| EXERCÍCIOS A RESOLVER |
(a) Segundo o excerto processual, em que data foi notificado o mandatário judicial da Autora para proceder à tradução da petição inicial e dos documentos que a acompanham?
(b) Copie do excerto processual o trecho que vai de "Os factos a" a "1348/2000, de 29/05.".

| EXCERTO DO DOCUMENTO |
Os factos a considerar são além dos acima relatados os seguintes:
· Aos 14/07/2005 foi notificado o Ex.mo mandatário judicial da Autora para proceder à tradução da petição inicial e dos documentos que a acompanham com vista à citação da Ré W... nos termos do REGULAMENTO 1348/2000, de 29/05.
· Aos 28/09/2005 ao ilustre mandatário do Autor veio juntar as traduções pedidas.
· Aos 17/10/05 solicitou-se à Direcção-Geral dos Serviços Jurídicos – Cooperação Jurídica Internacional o envio da citação da Ré W... ao abrigo do mencionado REGULAMENTO e onde se pede a citação da W... e consta como endereço: “..., ..., Londres, ... no Reino Unido.
· Com data de entrada de 30/11/05 encontra-se já devolvido o mencionado formulário do REGULAMENTO e nas razões para o não cumprimento da carta consta: DEFENDANT COMPANY NOT KNOWN AT THE ADRESS GIVEN (Ré desconhecida no endereço dado)-fls. 265 a 267.
· Aos 13/12/05 a Autora veio dizer que a a Sociedade Ré em causa identifica-se nos documentos notariais juntos aos autos como tendo a sede social na morada indicada não dispondo os Autores de qualquer outra informação, sendo que nos documentos notariais intervém como seu mandatário e procurador o Dr. C..., mandatário da Ré RM o qual deve ser notificado para esclarecer se a Ré W... tem algum representante em Portugal e a sua identificação ou não tendo se mantém a sua sede social na morada indicada nos autos ou se pelo contrário a transferiu para outro local juntando documentos comprovativos e caso o ilustre mandatário não preste a informação não havendo possibilidade de obter a citação da Ré por qualquer outra via deverá proceder-se à sua citação edital.
· O ilustre mandatário da co-ré RM, o Dr. C... veio por requerimento de 24/01/06 informar que o único domicílio que conhece à co-ré W... é aquele onde se tentou já a citação em Inglaterra e que a sua representação se situa no escritório do seu procurador o Sr. Dr. D..., Advogado, com escritório ...  em Lisboa que a representa em Portugal para todos os efeitos legais.

| Itens armazenados |
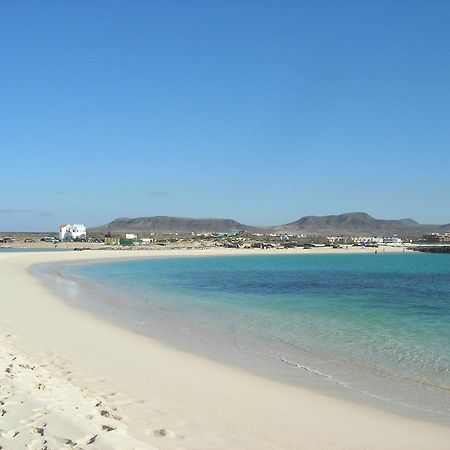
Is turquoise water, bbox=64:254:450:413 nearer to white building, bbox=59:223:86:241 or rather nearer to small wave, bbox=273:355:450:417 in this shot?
small wave, bbox=273:355:450:417

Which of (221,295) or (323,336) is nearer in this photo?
(323,336)

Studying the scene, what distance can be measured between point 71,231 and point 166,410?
429 ft

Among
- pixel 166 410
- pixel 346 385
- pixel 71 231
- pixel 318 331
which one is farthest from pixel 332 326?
pixel 71 231

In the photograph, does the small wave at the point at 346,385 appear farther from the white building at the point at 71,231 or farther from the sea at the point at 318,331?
the white building at the point at 71,231

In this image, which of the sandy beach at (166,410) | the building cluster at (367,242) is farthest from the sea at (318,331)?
the building cluster at (367,242)

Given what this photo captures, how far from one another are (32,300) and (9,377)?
1379 cm

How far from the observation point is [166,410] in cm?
654

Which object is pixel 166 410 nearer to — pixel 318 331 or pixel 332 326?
pixel 318 331

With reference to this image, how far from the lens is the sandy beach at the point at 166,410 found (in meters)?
5.31

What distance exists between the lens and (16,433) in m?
5.05

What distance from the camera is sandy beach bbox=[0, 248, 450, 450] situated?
531cm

| SOLUÇÕES POR EXERCÍCIO |
(a) Aos 14/07/2005.

(b)
Os factos a considerar são além dos acima relatados os seguintes:
· Aos 14/07/2005 foi notificado o Ex.mo mandatário judicial da Autora para proceder à tradução da petição inicial e dos documentos que a acompanham com vista à citação da Ré W... nos termos do REGULAMENTO 1348/2000, de 29/05.